Fantasy Art

Wednesday, December 13, 2017

The Brewery part 5

Especially on a large painting you want to work on it one section at a time because some of it will dry too much if you do it all at once.  This figure is almost life-sized for an adult and that's a lot of area to paint at one time.  So I finished the legs first, then her torso from the hips to her breasts, then the breasts, then her upper chest and neck, each arm, each hand and lastly her face and hair.

The top portion of the bench she's sitting on will most likely catch more light than the rest of the surfaces, so it needs to be lighter.  But I didn't want to put any white on it so I darkened the vertical surfaces to make the floor and bench seem lighter.

Tuesday, December 12, 2017

the Brewery part 4

Notice the various different colors that have been placed along side of each other on the skin.  There's a mid tone, but that's actually three or four different shades from the pallet.  Then there's almost pure white on top of the knee, a dark rose color on the fronts of the knees and a mid tone mixed with olive green in the partially shaded areas.  Before blending I also put some darker browns (not very much) and some spots of red in the shadow portions of her legs.
Allow it to dry just a minute or two then use a soft dry brush to gently swish the edges of each color patch into the edges of the next one.  Wipe the brush off with a paper towel as it accumulates paint, but DO NOT use paint thinner until you're done or you'll be erasing paint.  At the blending phase you're not adding any paint to the canvas just knocking the existing paint sideways a tiny bit.  That's what makes it all blend together.
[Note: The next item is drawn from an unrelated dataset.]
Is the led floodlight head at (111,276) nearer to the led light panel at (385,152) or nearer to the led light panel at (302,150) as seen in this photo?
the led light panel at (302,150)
Very little of the stone texture will show through on the skin, but some small amount of it does.
If you look closely at the skin of your left arm you'll see such things as wrinkles, freckles, age spots, scars, hair follicles, veins, and cat scratches.  Or maybe that's just me.  At any rate your skin is not a uniform color or texture all over.
All of this would be tedious and unattractive to actually take the time to paint, but an underlying variation of color or texture such as this faux stone can create much of the impression of such things without the need of actually doing it.

Monday, December 11, 2017

The Brewery part 3

My process was exactly like that of previous paintings.  I used a dark thin wash of paint to knock in all the shadow areas and built upwards from there.  There's a dark blue like a night sky in the window behind her.  This photo has a lot of glare because the light in my studio is only a couple feet above the painting.  That's one of the hazards of doing big work in a small room.  The painting is four feet square.

Friday, December 8, 2017

The Brewery

This isn't a picture of a brewery, but it's one I painted for an event at a brewery.  The same event that I painted the Steampunk Octopus for.  They wanted art that would stay on the wall for a month and featured beer.  Other than that they didn't care what it was.  I wanted to paint a fantasy art babe as I often do so I chose this.

First I took out this old life drawing which was too small to trace onto the board, but I used it as a model and copied it onto the board with vine charcoal.
 It would have been better if I'd drawn her smaller and added more figures.  Maybe she could be partying with a bunch of goblins and fairies, that would have been more popular.  But I had very little time to get this done so I simplified, perhaps a little too much.

Thursday, December 7, 2017

Maux Faux Part ...something...I forgot

If the story-line of this blog seems a little disjointed or non-sequential just know that it's a good deal more linear and structured than my actual life.

Here's a panel that I painted during the phase described HERE.
It is actually the twin to the panel used for the first Steampunk Octopus painting we did.  They were real-estate signs screwed on either side a big pole.  No I didn't steal them, the property developer knocked the pole down after buying the real-estate, but hadn't tossed it into the debris dumpster yet.  This happens a lot.  It's a rich source of painting material for me.  It's not that I can't afford at this point to buy a canvas, I could, but having used this kind of thing in the past I've grown fond of the idea.  It's part of my...part of my...idiom, that's it!

Wednesday, November 29, 2017

Desert Scene 7

A thin transparent glaze of yellow on all of the sunlit surfaces and a glaze of purple on all of the shadow surfaces.  Then a tiny bit of opaque color on the peak highlights and that's it for everything except the sky.  My big challenge with the sky was to make this big orange halo of the sunrise and then fade to blue without moving through brown or green.  I managed it by laying down the orange first much wider than I actually wanted it and allowing it to dry completely so no mixing took place.  Then adding a very opaque blue in several different shades so that very little orange could show through the blue and create a color mixture that way.  With the choppy brushstrokes I "fade" the color in with ragged, broken chunks of color.  The brushstrokes appear very lose, but they are much more calculated than they look so that they remained opaque.

I thought it was a big painting.  Look how tiny it seems on this huge wall!

Tuesday, November 28, 2017

Desert Scene 6

The sun will be rising just to the left of the main cactus there so I shaded objects on the left side if they were left of the sunrise and on the right side if they're to the right.  There's also shadow on the near side of things since we're looking right at the light-source.